Conclusion  Grothendiek’s ideas marvelously encourage every young researcher to dream that they can “paint like Titian!” We can all appreciate, and share, and be grateful for this wonderful and inspiring hope, as Grothendieck’s legacy to everyone.

• November 15, 2014 6:02 am

In response to comments regarding Grothendieck on Shtetl Optimized, I have quoted there some comments by Juan Antonio Navarro Gonzalez regarding Grothendieck’s celebrated question What is a meter?; the point being that (as it seems to me)

Resolving the Harrow-Kalai quantum computing debate  Grothendieck’s mathematical worldview encourages us to regard Harrow-style Hilbert dynamics as the natural resolution of Kalai-style varietal dynamics. And this resolution’s realization is not as some far-future postulate, but an eminently practical worldview for which transformational engineering applications are near at-hand.

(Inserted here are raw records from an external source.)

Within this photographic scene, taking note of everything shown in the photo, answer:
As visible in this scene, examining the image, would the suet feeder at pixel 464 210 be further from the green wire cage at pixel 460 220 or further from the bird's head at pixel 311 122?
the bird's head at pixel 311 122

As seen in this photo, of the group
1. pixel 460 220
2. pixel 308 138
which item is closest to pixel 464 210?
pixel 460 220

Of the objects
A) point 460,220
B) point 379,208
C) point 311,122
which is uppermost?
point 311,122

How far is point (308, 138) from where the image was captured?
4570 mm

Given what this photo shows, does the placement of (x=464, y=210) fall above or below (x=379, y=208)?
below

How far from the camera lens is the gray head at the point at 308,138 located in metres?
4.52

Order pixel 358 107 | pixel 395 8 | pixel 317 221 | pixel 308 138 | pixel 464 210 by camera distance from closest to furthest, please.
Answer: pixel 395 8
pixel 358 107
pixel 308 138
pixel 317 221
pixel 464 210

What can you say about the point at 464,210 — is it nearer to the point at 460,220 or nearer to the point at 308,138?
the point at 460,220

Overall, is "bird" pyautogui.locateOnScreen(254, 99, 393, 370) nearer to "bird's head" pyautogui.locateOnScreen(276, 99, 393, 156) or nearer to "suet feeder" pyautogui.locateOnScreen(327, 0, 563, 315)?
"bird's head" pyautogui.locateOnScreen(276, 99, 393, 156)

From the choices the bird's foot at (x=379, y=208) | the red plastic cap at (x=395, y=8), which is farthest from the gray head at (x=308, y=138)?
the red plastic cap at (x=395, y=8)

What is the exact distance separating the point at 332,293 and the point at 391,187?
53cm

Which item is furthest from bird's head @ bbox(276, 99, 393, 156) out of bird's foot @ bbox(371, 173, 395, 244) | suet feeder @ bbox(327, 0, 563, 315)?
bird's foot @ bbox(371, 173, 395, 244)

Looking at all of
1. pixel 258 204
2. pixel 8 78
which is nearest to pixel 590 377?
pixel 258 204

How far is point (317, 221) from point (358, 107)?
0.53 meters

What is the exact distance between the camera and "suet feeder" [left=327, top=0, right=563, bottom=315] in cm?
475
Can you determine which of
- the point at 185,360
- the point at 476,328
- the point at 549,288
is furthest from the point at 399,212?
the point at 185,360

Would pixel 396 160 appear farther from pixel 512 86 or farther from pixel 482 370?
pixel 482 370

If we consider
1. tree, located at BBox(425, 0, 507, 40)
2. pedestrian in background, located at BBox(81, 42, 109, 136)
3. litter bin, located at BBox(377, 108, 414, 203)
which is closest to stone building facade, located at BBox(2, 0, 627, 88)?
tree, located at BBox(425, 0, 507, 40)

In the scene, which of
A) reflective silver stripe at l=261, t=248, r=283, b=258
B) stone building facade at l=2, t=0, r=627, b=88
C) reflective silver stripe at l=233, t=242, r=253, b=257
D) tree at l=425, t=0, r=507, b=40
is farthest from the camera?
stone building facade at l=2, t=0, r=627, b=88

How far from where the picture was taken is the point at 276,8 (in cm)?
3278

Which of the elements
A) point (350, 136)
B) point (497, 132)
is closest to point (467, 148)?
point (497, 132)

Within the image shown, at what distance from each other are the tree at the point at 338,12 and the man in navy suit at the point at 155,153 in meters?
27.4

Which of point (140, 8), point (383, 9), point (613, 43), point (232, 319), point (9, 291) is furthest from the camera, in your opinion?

Here the main intended point, is that we can all of us be grateful — young researchers especially — for the dazzling wealth of inspiration that Grothendieck’s life and work provide to our 21st century STEAM community.

13. November 14, 2014 3:47 pm

We want a feature on Grothendieck and TCS that does not involve the Grothendieck constant:)!!

• November 16, 2014 5:43 pm

It was already being done as you wish🙂, but took awhile. The link you gave below was especially helpful among the obits, and I led with it.

14. November 17, 2014 12:43 pm

Consider a 2D lattice. At the beginning some (but finite) squares have a clonal plant, the others are empty. If a square is occupied, it remains occupied. If at least 2 neighbors of an empty square are occupied, it will be occupied next year. The grow will stop after a finite number of years.